Wstępne szacunki analityków e-petrol.pl mówią, że nawet przy utrzymywaniu się dotychczasowego wysokiego poziomu marż operatorów wirtualne jest zmniejszenie się cen na stacjach benzynowych w Polsce o 15-20 funduszy na litrze.
Na placu jest panika
Analityk BM Mbanku Rafał Sadoch prognozuje, że trudno przewidzieć dokąd doprowadzi będąca na placu panika. Zbiegły się dwa czynniki: obawy o przyszłość gospodarki z względu koronawirusa i wojna cenowa OPEC z Rosją o ceny surowca .
Niemiecki Dax traci wobec piątkowego zamknięcia blisko 7 proc., a notowania kontraktów terminowych na amerykańskie indeksy zostały zlikwidowane z względu zbyt długich wahań – wskazał analityk.
„Wszczęcie wojny cenowej pomiędzy kartelem OPEC oraz Rosją w naturalnych czasach spowodowałoby wzrost awersji do zagrożenia i załamanie cen ropy. Niestety, zbiegły się obecnie dwa czynniki. Paniczny odwrót od akcji motywowany stanowi znacznie dalszym narastaniem obaw o przyszłość światowej gospodarki w sprawy, gdy koronawirus będzie się rozprzestrzeniał. Północ Włoch i świat Lombardii do początku kwietnia jest odseparowany z świata. (…) Rynki finansowe panicznie boją się, że analogiczna rzecz może udawać się na indywidualnych obszarach” – wpisał w poniedziałkowym komentarzu.
Skrajny scenariusz: gospodarka może się załamać w wczesnym półroczu 2020
W jego uwagi, w skrajnym scenariuszu globalna gospodarka że w wczesnym półroczu 2020 się załamać, gdyby kolejne regiony praktycznie zawieszały działalność gospodarczą.
„Rynek najbardziej boi się rozwoju takiego scenariusza w USA, co mogłoby przecenić indeksy o kolejne 20 proc.” – przekonuje, dodając, że takiego rozwoju wypadków nie można wykluczyć, zważywszy np. na komunikat Apple, który zaczął zachęcać pracowników do rzeczy zdalnej.
„Punkt w ostatnim, że najlepsza gra z koronawirusem, którego gdy na ciosie nie dało się powstrzymać, będzie liczyć na wygaszeniu aktywności, w czym nie pomoże ani polityka pieniężna ani fiskalna. Jakiekolwiek impulsy wspierające rozwój gospodarczy mogą przydać się wyłącznie do szybszego odbudowania aktywności, gdy największe ryzyko minie, i produkcja stopniowo zacznie być budowana. Perspektywa spadku popytu dodatkowo dołuje również notowania ropy, która w sukcesie WTI odnalazłaby się dziś poniżej 30 USD za baryłkę po raz pierwszy z początku 2016 roku, kiedy kartel OPEC oraz Rosja rozpoczęły politykę ograniczeń produkcji” – zauważył.
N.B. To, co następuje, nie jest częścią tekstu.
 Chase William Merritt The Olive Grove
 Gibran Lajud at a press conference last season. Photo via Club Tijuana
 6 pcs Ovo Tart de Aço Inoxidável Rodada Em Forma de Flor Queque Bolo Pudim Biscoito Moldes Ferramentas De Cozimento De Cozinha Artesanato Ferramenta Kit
Sadoch przypomniał, że ubiegłotygodniowe rozmowy w Wiedniu pomiędzy kartelem, a Rosją załamały się i właśnie podejmuje się wojna cenowa o udział w sektora. Rosja nie wywiązywała się z kredytów, do jakich się zobowiązała i nie była zdolna zadeklarować dalszych redukcji wydobycia. Obecne cięcia płyną z końcem kwietnia. Arabia Saudyjska chciała, aby całość dodatkowych ograniczeń wyniosła 1,5 miliona baryłek dziennie, z czego kartel OPEC miałby przemawiać za 1 mln, a resztę inni producenci spośród nim współpracujący na czele z Rosją.
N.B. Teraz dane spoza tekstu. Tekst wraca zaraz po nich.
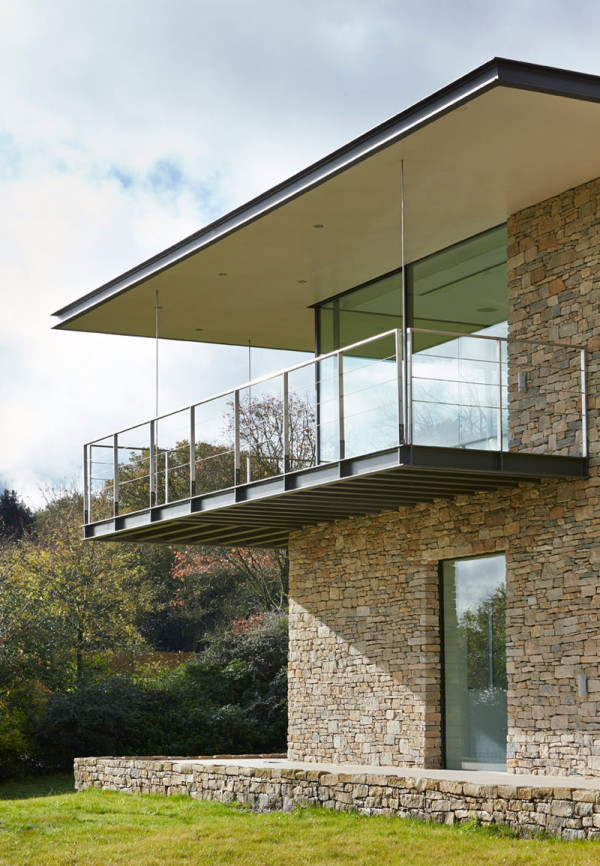 Private-Residence-in-Henley-Manser-4
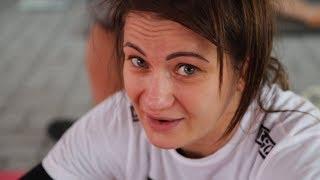 Karolina Kowalkiewicz Vlog #1 - Tak wygląda szczęście!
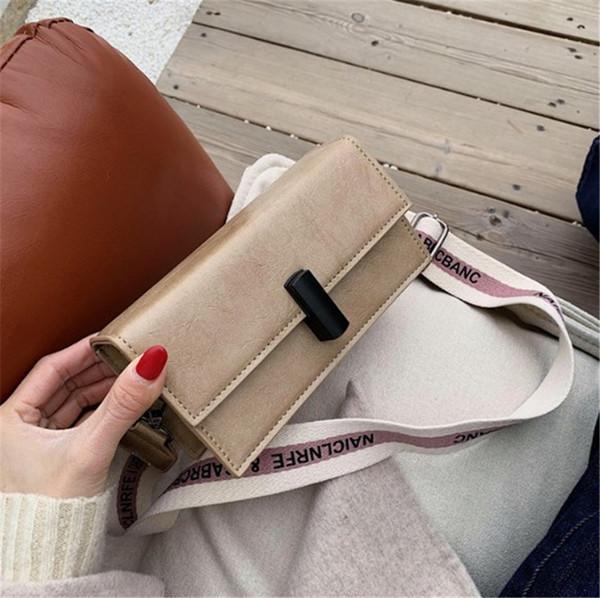 Стильная универсальная винтажная квадратная сумка дизайнерская сумка через плечо Cross Body PH-CFY2003192 фото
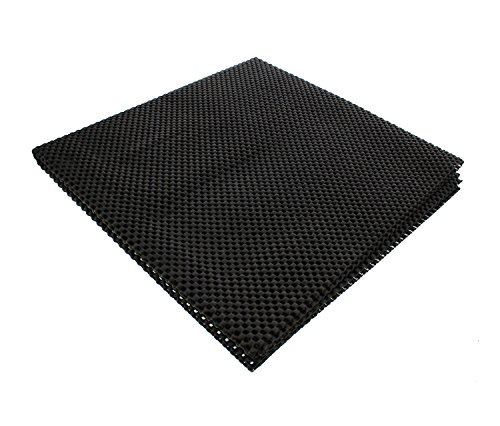 "DCT Heavy-Duty Safety Pad Mat, 24"" x 48"" Inch – Large Non-Slip Liner for Router, Sander, Bathroom Cabinet, Desk Drawer Review"
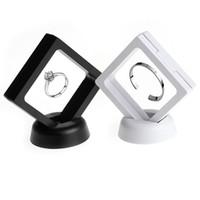 Ювелирные изделия кольцо кулон дисплей стенд приостановлено плавающей витрина ювелирные изделия монеты драгоценные камни артефакты стенд держатель коробка для женщин белый черный 2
„W sumy Arabia Saudyjska, posiadająca najniższe koszty produkcji, dołączyła do obniżki ceny dla własnych użytkowników. Nie wykluczone jednak, że w aktualnej sytuacji rynkowej strony ponownie zasiądą do rozmów, aby zachować rzecz na placu ropy naftowej przed dalszymi spadkami w zakresu 20 dol., co świadczyło za sobą druzgocące produkty dla wszystkich producentów. Załamanie notowań czarnego złota wywołało ruchy sejsmiczne też na walutach surowcowych” – napisał analityk.